A total of 3248 students graduated last year and 5276 people were employed by the University (2043 full time equivalent staff).
University of Canterbury Tumu Whakarae | Vice-Chancellor Cheryl de la Rey is optimistic about the future after a challenging two years.
“The forecast for the next 10 years is good, particularly as we look forward to welcoming international students in 2022 and further developing our international strategy.”
She says the 2022 Budget includes new staff appointments and substantial investment in digital transformation, student success and research.
“We look forward to celebrating our 150th anniversary next year, and I am very excited about the many new initiatives underway that will benefit our students, staff and the wider community.”
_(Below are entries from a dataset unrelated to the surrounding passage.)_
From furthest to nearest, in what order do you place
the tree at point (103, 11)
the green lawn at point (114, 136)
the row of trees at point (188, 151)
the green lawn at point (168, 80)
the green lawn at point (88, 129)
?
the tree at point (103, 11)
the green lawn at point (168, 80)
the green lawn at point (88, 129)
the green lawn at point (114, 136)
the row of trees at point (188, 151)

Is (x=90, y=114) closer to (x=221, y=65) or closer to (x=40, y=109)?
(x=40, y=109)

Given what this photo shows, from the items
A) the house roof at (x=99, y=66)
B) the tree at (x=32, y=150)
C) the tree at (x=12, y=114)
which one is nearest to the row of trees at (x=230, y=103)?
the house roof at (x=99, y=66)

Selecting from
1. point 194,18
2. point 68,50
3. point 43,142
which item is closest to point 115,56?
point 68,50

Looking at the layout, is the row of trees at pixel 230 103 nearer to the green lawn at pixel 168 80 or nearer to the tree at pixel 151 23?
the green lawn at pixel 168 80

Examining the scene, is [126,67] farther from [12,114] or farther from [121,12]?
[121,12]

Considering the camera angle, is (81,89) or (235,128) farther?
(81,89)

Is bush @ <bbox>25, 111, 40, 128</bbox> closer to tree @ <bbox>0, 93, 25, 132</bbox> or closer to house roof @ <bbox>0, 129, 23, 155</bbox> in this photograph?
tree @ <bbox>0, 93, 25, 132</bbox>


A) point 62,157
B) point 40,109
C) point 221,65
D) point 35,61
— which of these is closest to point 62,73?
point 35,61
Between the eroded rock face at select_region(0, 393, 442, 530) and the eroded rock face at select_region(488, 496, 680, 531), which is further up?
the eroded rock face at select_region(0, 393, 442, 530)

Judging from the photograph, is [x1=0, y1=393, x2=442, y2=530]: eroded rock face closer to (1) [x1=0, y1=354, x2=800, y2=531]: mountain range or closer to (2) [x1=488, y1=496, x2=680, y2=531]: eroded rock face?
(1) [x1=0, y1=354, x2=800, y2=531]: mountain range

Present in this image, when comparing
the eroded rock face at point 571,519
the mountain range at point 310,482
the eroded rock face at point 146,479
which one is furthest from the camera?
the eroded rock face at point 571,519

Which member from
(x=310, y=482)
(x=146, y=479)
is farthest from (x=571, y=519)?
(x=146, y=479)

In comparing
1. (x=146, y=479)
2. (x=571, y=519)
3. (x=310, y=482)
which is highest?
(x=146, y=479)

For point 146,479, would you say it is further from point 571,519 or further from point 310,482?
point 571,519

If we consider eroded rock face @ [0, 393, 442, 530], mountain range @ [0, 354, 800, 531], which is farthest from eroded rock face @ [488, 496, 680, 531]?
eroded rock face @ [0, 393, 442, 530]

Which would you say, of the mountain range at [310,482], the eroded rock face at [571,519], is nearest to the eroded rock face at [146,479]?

Along with enrolment growth and securing $100 million in research funding, Professor De la Rey says highlights of the past year included the launch of a new Kā Waimaero | Office of Treaty Partnership to develop the relationship with Ngāi Tūāhuriri and Ngāi Tahu; the successful Takere live-in academic and cultural programme for Māori and Pacific first-year students; and having more than 50,000 students from around the world enrolled in UCx Massive Open Online Courses (MOOCs).
One of the MOOCs won the global 2021 edX Prize for Exceptional Contribution in Online Teaching and Learning.
“Our digital learning systems are competitive on a national and global scale, and our additional investments will continue to develop our ability to deliver excellent teaching and research in new and exciting ways,” Professor De la Rey says.
Work continued towards the 2020-2030 Strategic Vision – Tangata Tū, Tangata Ora | Engaged, Empowered, Making a Difference. This included significant investment in capital projects, including educational development, new research equipment, decarbonisation projects and other building works, and continuing the University’s digital transformation programme.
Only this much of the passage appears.